Each line below from the line with "Part Flyer Disco Night Party Flyer" to the line with "tractionmotors" must be copied exactly, including those two, and no picture may appear in the copy.

§ DATASET EXTRACT

========================

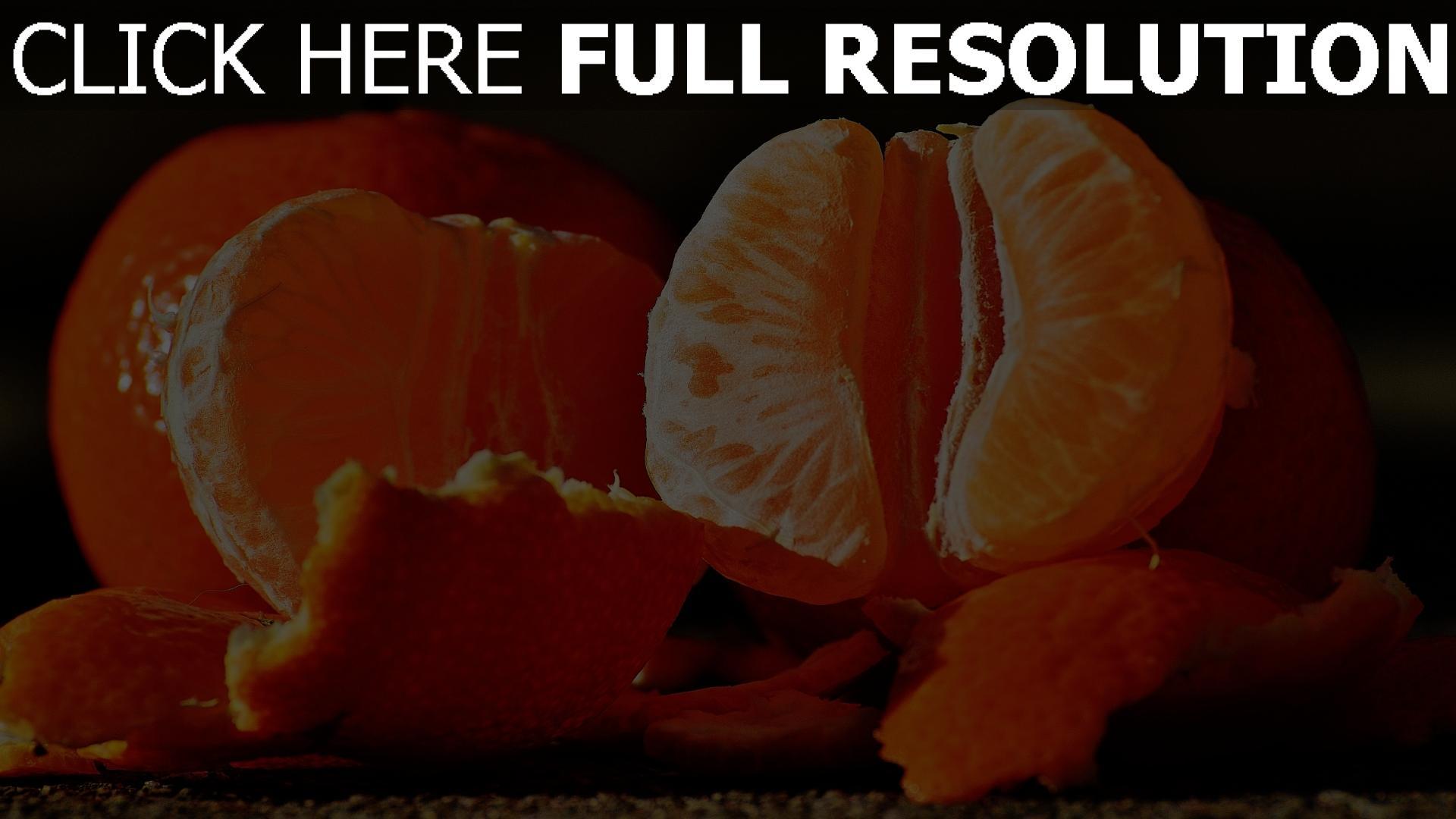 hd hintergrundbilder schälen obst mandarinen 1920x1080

========================

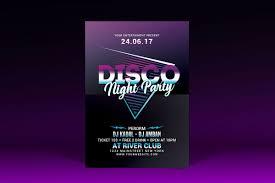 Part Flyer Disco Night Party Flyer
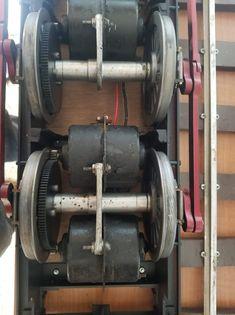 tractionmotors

========================

§ OUTPUT FOR THIS EXERCISE
 Part Flyer Disco Night Party Flyer
 tractionmotors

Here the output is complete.